Para acentuar el concepto de época del baño, Flor sumó un lavatorio antiguo con pie (¡que están volviendo!): "Lo compré en un local de mosaicos donde había remanentes de productos sin uso, de hace 50 años". Como el resto de la casa, este ambiente tiene techos de doble altura y puerta de madera original, puesta a punto. Además, una ventana de vidrio repartido con toques amarillos, que genera una luz muy especial. Acá, también, sumó verde natural, "¡porque me encanta llenar de plantas todos los rincones!". En esta página, detalle de su mesa de luz; siempre con un libro. Al momento de la producción, estaba leyendo El cuento de la criada, de Margaret Atwood.

Cuarto heredado

Crédito: Anahí Bangueses Tomsig. Producción de Yamila Bortnik.

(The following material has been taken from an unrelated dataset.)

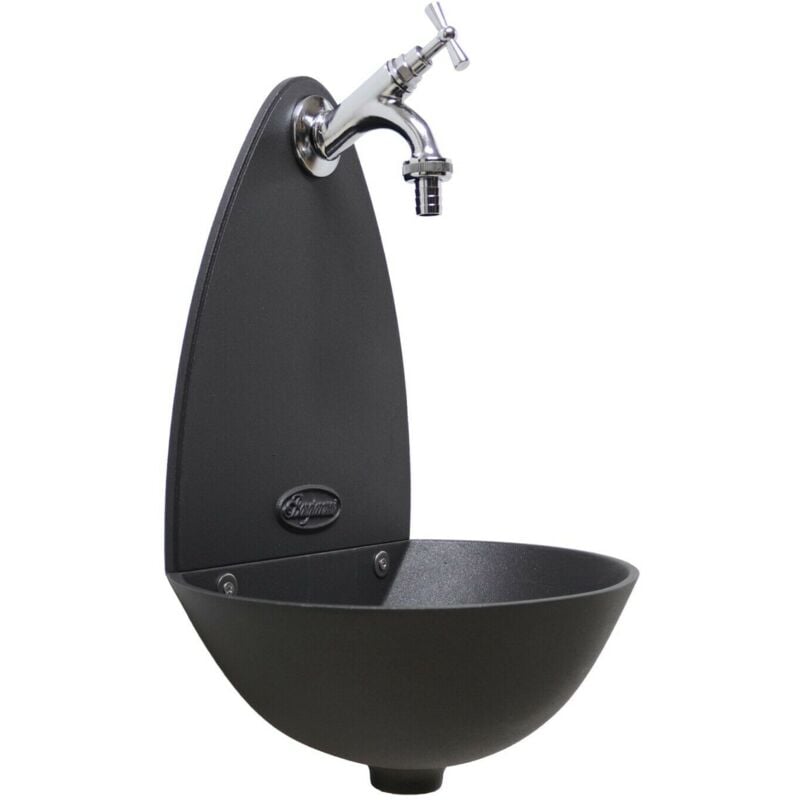 foto del prodotto fonderia bongiovanni fontana a muro palma colore grigio ghisa per casa giardino con rubinetto in ottone scegli la finitura cromato
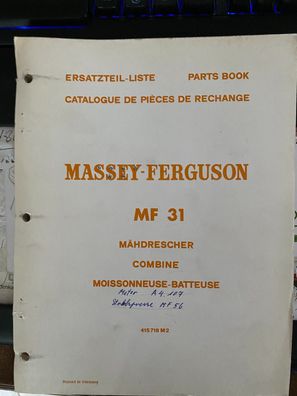 Orig. Ersatzteilliste Massey Ferguson MF 31 Mähdrescher Ungebraucht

Así como Juana hoy duerme y juega en el cuarto de la adolescencia de Flor, ella heredó el dormitorio principal y lo armó a su estilo con un banco de listones de madera (Sticotti) a los pies de la cama, mesas de luz de hierro (Nomo Estudio) y veladores con base de cemento (Estudio Chalé), negro para Pato y blanco para Flor. De su lado, armó una biblioteca para sus libros de diseño, arquitectura y novelas policiales, que son sus favoritas: "Era una ventana tapada y aproveché el agujero para ponerle estantes". La premisa de diseño fue generar un espacio de relax, para leer, ver series y descansar. Su ritual, antes de dormir: hacer un recorrido por la casa, para que todo quede en orden. "¡Soy medio obse!", confiesa.

Para leer

Flor recomienda Marimekko: In Patterns : "Es un libro que siempre está bueno volver a mirar, porque es una fuente de inspiración constante. Habla del proceso creativo de los diseñadores que vienen creando los patterns de las telas Marimekko, desde hace más de cinco décadas, que son las más lindas y tanto influenciaron a los diseñadores a lo largo del tiempo".